• **Objective**:
Set down the forum thread below on the STM32 lwIP Ethernet driver fix in full, word for word.

Piranha · ‎2022-10-30

Of course the second code is broken because like ST and almost everyone you also ignore the rules described in the link you presented. Core API cannot be called from other threads without locking the lwIP core thread! Also I gave two links which show how to do it.

I reported the same type of issues in ST code with many details in this topic:

https://community.st.com/s/question/0D53W00001sGiChSAK/cubemx-lwip-ethernetlinkthread-bug

If necessary, let's continue this discussion there... 🙂

Piranha · ‎2022-10-30

Added a section "Another problem" to the main topic, which was reported here:

https://community.st.com/s/question/0D53W00001pYnd6SAC/problems-after-migrating-stm32f777-to-new-ethernet-driver-in-cubemx-661

MSG_ST · ‎2023-01-10

Hi,

The proposed fix was tested and it negatively impacts the performance of the driver.

Without the solution proposed :

RxPktSemaphore = osSemaphoreNew(1, 1, NULL);

TxPktSemaphore = osSemaphoreNew(1, 1, NULL);

--> Client : 92.9 Mbits/s

--> Server : 95 Mbits/s

With the solution proposed :

RxPktSemaphore = osSemaphoreNew(1, 0, NULL);

TxPktSemaphore = osSemaphoreNew(1, 0, NULL);

--> Client : 75.7 Mbits/s

--> Server : 94.9 Mbits/s

So du to the fact that the performance is paramount and the problem reported is extremely rare, actually this fix will not be implemented.

• **Given data**:
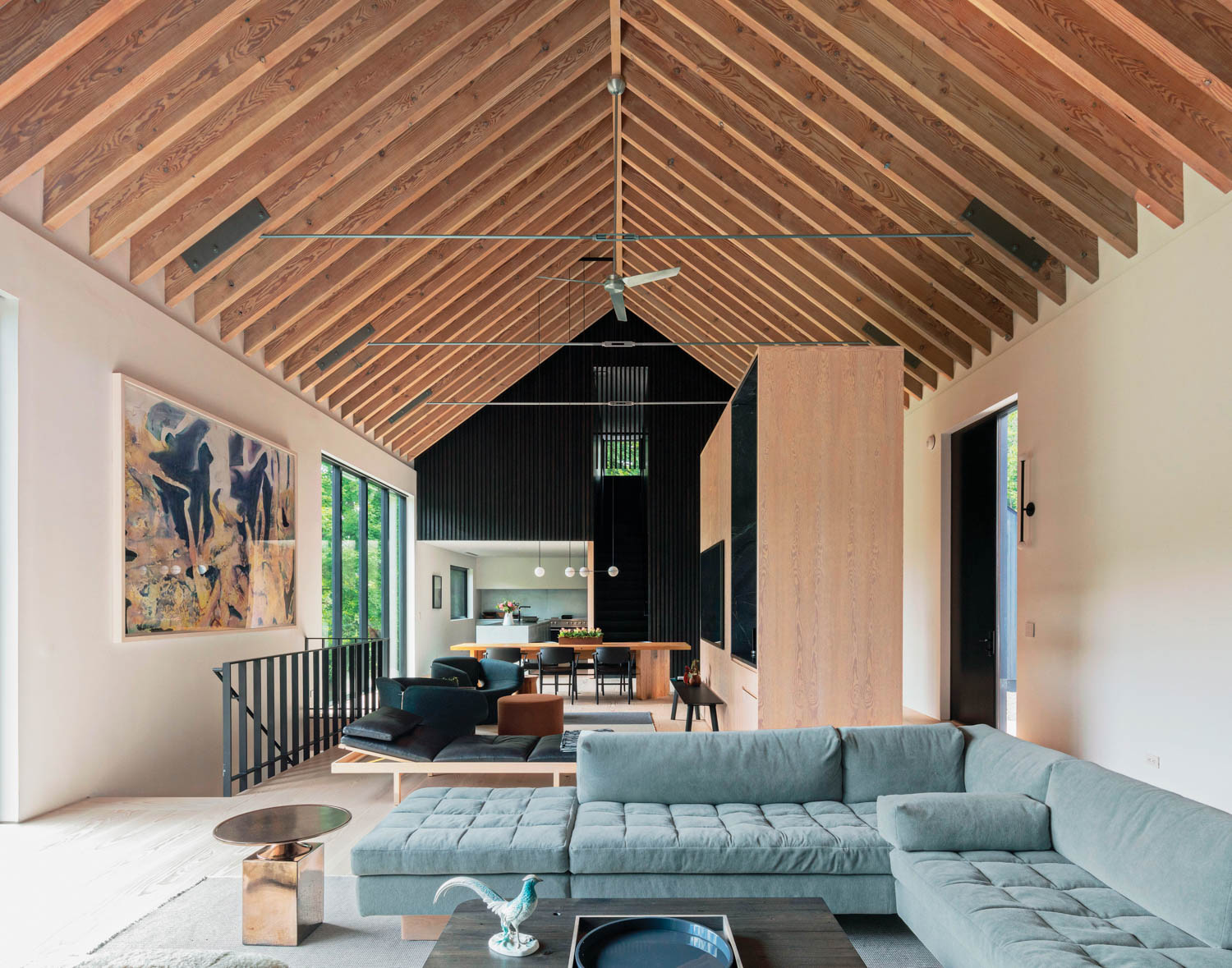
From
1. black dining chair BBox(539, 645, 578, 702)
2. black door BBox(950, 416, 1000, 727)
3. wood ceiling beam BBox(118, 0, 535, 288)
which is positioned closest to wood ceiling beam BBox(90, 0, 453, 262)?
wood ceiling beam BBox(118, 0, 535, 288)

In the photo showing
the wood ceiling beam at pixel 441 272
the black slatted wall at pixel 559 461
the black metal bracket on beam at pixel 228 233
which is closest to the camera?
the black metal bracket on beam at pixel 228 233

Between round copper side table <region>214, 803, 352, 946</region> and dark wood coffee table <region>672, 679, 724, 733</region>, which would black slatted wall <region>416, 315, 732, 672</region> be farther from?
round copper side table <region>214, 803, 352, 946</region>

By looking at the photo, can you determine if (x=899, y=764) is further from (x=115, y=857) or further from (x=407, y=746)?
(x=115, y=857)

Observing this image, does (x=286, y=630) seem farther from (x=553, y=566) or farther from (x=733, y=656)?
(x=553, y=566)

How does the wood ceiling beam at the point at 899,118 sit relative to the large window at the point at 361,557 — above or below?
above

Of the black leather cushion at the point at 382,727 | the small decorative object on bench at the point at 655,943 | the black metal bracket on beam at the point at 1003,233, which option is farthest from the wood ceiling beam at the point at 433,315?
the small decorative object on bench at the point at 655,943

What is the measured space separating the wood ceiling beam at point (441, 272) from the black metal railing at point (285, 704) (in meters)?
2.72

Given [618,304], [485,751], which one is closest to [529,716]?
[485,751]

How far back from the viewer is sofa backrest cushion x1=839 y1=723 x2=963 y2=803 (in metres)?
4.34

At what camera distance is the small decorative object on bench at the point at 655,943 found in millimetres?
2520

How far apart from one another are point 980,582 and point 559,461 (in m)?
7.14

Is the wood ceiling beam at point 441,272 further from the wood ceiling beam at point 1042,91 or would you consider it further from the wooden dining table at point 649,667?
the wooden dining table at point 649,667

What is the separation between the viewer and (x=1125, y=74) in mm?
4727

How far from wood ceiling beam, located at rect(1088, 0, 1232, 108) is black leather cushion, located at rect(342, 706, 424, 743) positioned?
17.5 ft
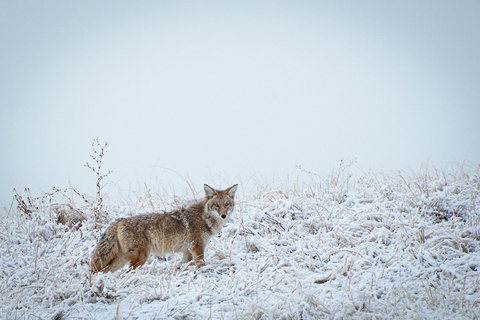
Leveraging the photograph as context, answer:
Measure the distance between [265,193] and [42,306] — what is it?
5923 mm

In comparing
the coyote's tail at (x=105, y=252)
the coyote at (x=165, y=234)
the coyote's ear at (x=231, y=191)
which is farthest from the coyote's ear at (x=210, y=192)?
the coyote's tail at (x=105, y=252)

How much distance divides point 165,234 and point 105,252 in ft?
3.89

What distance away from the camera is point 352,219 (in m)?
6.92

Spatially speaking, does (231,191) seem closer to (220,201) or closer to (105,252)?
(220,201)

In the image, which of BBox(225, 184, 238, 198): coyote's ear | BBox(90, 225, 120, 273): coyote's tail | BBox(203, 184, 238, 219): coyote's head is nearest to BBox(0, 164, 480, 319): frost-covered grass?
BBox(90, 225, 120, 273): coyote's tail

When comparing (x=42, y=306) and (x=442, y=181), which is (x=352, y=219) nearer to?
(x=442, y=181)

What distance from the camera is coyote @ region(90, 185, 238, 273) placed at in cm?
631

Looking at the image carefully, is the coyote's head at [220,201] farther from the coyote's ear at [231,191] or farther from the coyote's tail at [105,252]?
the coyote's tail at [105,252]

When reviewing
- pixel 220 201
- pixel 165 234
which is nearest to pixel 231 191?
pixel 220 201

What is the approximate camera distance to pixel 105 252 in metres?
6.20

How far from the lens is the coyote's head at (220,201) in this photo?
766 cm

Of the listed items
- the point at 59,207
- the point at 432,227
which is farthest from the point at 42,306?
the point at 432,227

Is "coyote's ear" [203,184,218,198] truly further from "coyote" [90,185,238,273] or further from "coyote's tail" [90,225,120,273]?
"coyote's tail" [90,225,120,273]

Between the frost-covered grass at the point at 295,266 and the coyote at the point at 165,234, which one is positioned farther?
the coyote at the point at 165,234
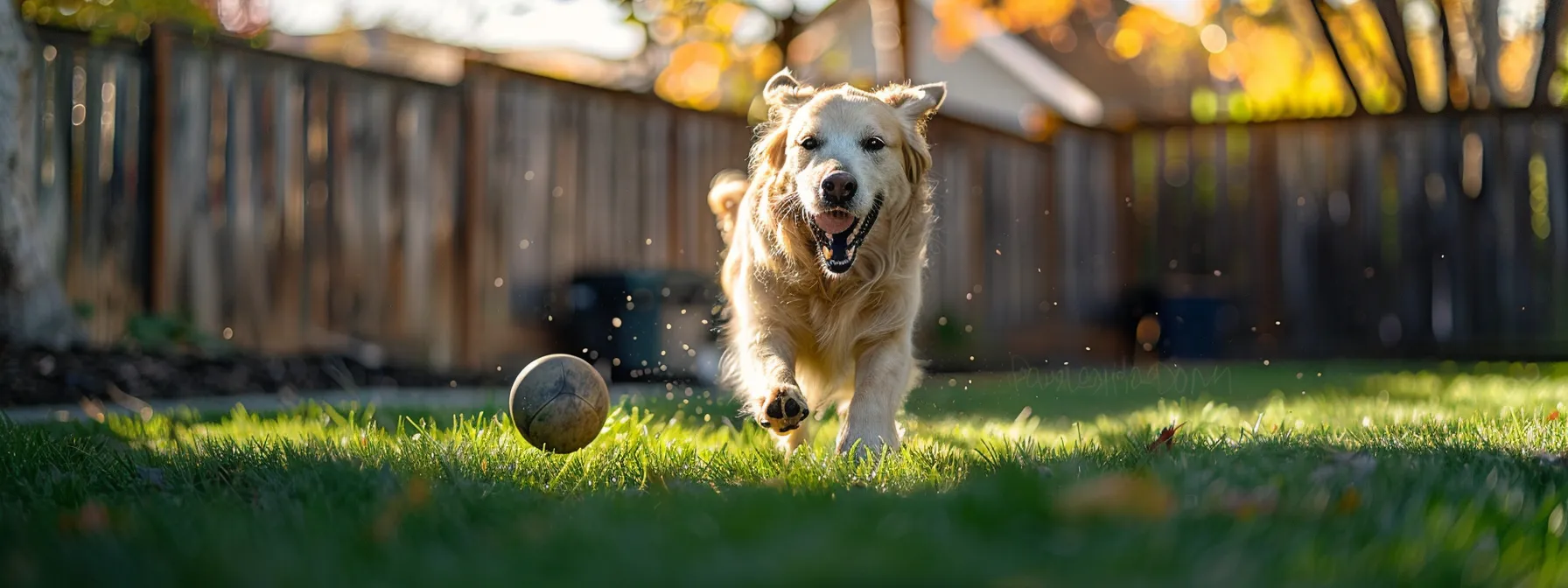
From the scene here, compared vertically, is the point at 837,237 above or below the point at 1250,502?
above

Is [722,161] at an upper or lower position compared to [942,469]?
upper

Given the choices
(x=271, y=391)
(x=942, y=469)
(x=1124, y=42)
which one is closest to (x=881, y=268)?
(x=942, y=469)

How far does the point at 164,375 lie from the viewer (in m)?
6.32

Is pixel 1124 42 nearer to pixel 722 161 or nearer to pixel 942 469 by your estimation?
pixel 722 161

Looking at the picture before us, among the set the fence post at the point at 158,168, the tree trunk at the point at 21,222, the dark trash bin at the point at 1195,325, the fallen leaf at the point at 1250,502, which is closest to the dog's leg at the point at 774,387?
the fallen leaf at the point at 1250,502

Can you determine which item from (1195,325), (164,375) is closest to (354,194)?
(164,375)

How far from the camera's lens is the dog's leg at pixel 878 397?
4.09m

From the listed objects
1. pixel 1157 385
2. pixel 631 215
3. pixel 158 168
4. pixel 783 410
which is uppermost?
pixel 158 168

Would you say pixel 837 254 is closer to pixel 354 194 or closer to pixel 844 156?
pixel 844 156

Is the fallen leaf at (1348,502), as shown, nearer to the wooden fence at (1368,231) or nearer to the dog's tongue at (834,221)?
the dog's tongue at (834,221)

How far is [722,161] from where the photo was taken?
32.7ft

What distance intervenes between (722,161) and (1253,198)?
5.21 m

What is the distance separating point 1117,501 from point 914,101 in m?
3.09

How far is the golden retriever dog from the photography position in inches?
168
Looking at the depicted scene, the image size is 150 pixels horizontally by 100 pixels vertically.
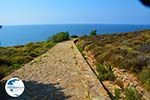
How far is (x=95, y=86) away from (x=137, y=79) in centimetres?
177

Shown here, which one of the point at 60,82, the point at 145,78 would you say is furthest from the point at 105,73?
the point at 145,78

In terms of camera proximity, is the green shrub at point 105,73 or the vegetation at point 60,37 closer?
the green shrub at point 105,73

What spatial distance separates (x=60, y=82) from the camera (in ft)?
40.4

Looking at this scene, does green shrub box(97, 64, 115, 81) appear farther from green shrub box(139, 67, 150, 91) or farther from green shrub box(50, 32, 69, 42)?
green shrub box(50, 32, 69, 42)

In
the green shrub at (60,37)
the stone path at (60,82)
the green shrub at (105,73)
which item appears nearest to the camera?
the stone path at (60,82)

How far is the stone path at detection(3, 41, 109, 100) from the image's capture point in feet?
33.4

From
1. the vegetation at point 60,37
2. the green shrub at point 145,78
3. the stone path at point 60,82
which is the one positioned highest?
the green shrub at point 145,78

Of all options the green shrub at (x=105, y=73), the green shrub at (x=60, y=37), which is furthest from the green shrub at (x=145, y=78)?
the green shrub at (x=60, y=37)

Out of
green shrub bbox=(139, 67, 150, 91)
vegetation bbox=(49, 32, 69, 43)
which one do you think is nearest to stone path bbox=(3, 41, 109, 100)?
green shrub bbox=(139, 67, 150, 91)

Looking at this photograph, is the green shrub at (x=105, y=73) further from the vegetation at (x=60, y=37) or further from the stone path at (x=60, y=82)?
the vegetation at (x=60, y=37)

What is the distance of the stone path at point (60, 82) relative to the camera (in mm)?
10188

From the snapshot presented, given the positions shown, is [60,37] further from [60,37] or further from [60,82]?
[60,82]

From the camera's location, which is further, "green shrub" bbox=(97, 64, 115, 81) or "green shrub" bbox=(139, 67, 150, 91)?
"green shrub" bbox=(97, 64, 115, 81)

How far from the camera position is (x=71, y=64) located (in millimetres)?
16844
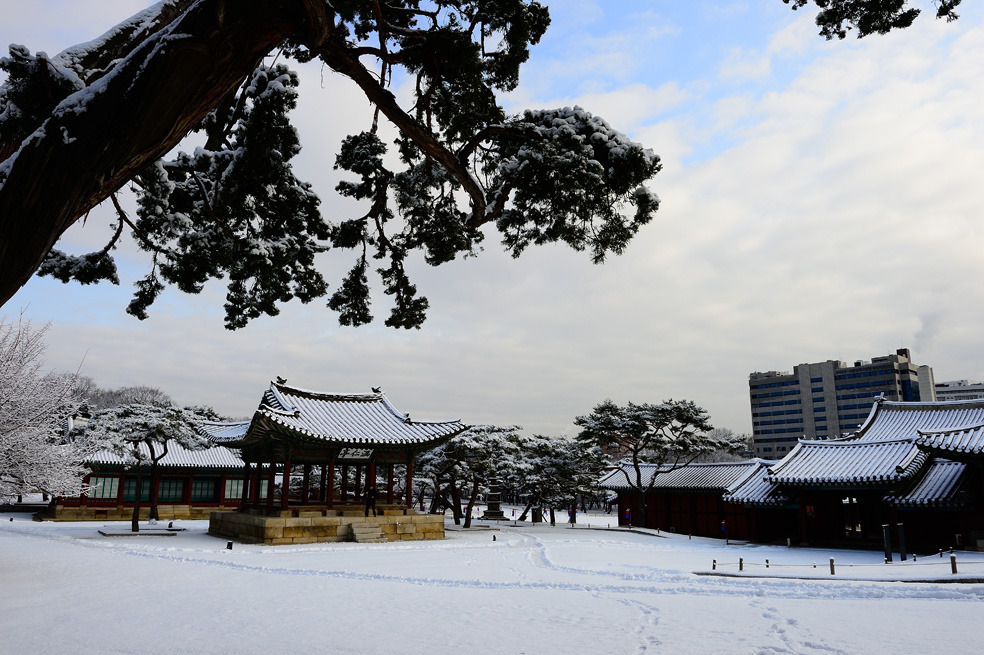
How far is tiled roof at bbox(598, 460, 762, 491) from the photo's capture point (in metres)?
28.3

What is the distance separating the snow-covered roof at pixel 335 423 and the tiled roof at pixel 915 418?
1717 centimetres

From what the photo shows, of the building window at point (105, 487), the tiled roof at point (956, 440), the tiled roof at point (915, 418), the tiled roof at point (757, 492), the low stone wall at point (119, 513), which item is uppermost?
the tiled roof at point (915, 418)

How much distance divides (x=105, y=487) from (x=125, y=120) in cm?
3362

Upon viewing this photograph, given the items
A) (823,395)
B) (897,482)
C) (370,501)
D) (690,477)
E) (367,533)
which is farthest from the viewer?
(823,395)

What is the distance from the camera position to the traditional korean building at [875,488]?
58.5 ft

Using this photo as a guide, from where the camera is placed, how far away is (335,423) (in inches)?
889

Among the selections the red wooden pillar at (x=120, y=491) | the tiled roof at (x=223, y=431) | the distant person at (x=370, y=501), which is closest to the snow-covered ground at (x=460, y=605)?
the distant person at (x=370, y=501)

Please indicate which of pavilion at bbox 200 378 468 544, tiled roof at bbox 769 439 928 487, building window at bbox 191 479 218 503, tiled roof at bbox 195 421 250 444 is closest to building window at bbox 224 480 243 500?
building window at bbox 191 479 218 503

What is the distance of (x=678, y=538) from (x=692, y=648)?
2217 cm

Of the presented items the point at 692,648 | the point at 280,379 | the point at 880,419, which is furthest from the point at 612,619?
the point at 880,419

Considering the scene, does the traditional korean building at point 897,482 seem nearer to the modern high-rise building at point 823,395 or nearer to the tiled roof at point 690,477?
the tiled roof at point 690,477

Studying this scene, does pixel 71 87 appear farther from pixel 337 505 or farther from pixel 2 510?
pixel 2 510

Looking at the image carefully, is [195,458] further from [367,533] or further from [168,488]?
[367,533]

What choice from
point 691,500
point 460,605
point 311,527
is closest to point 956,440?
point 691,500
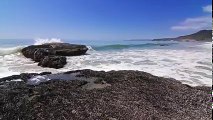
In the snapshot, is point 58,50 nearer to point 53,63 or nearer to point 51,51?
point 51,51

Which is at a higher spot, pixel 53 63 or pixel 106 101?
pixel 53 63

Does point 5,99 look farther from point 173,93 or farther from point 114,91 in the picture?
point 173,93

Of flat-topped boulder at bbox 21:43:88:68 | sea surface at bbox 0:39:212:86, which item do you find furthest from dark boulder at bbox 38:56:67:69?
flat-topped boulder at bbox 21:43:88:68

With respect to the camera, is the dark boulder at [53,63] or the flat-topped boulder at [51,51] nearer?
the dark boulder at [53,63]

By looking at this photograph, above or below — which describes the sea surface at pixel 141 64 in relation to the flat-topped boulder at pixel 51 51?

• **Task response**:
Piranha · ‎2022-10-30

Of course the second code is broken because like ST and almost everyone you also ignore the rules described in the link you presented. Core API cannot be called from other threads without locking the lwIP core thread! Also I gave two links which show how to do it.

I reported the same type of issues in ST code with many details in this topic:

https://community.st.com/s/question/0D53W00001sGiChSAK/cubemx-lwip-ethernetlinkthread-bug

If necessary, let's continue this discussion there... 🙂

Piranha · ‎2022-10-30

Added a section "Another problem" to the main topic, which was reported here:

https://community.st.com/s/question/0D53W00001pYnd6SAC/problems-after-migrating-stm32f777-to-new-ethernet-driver-in-cubemx-661

MSG_ST · ‎2023-01-10

Hi,

The proposed fix was tested and it negatively impacts the performance of the driver.

Without the solution proposed :

RxPktSemaphore = osSemaphoreNew(1, 1, NULL);

TxPktSemaphore = osSemaphoreNew(1, 1, NULL);

--> Client : 92.9 Mbits/s

--> Server : 95 Mbits/s

With the solution proposed :

RxPktSemaphore = osSemaphoreNew(1, 0, NULL);

TxPktSemaphore = osSemaphoreNew(1, 0, NULL);

--> Client : 75.7 Mbits/s

--> Server : 94.9 Mbits/s

So du to the fact that the performance is paramount and the problem reported is extremely rare, actually this fix will not be implemented.